#3: The limits of (I)RL-based value learning
Here we are interested in knowing whether complete behavior information or behavior + neural states can guarantee safe-behavior in AI/AGI systems. That is, we are interested in more empirical questions of whether we can ever hope to learn a good enough representation of human reward functions. We propose at least two types of research directions:
-
Using real or artificial behavior data to extract reward functions of behaving agents and study the goodness or usefulness of such functions as we increasing data size. Is there a limit here? Perhaps we find that it's not the size of the datasets but certain characteristics?
-
Anticipating the arrival of neural and biometric data and evaluating whether such datasets would improve our representation of values and reward functions. So is there something as good as behavior (e.g. internal thoughts/neural states) that we can train our IRL/RL algorithms on?
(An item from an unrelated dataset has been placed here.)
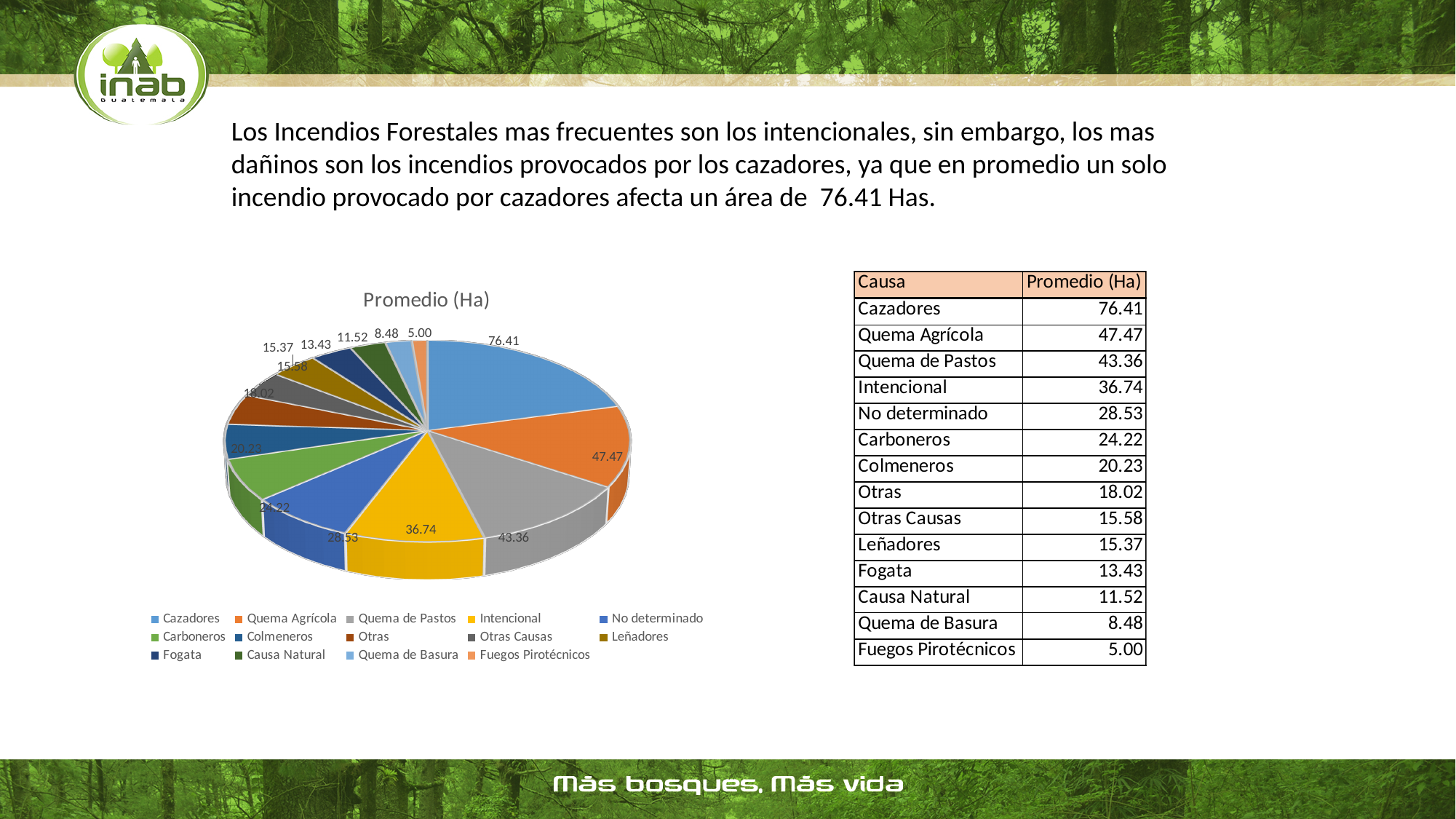
Which category has the smallest slice in the pie chart? Fuegos Pirotécnicos How many categories does the pie chart have? 14 Which legend entry is shown in yellow in the pie chart? Intencional What is the difference between the values for Cazadores and Quema Agrícola? 28.94 What is the value for Quema de Pastos in the pie chart? 43.36 What kind of chart is shown on the slide? Pie chart Which category has the largest slice in the pie chart? Cazadores What is the title of the chart? Promedio (Ha) What is the value for Quema de Basura in the pie chart? 8.48 What is the value for Fogata in the pie chart? 13.43 What is the value for Cazadores in the pie chart? 76.41 Which is larger, the value for Carboneros or the value for Colmeneros? Carboneros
IRL from massively large behavior datasets
What if we could capture behavior data for an organism for hundreds of hours (or more) - could we use IRL to reliably extract reward functions and policies that are reasonable or plausible? (Note: We are in the process of currating a large dataset with millions of time points for rodent behavior to be released on eLife in August to be used at the hackathon. More updates soon.)
RL from internal states
What if in addition to behavior data, we also had realtime access to the internal states (e.g. brain states) of an organism - would this improve the accuracy of our reward functions? Here, we may not have access to biological organism neural states - but another option may be to train DeepRL nets on the behavior generative models of artificial organisms.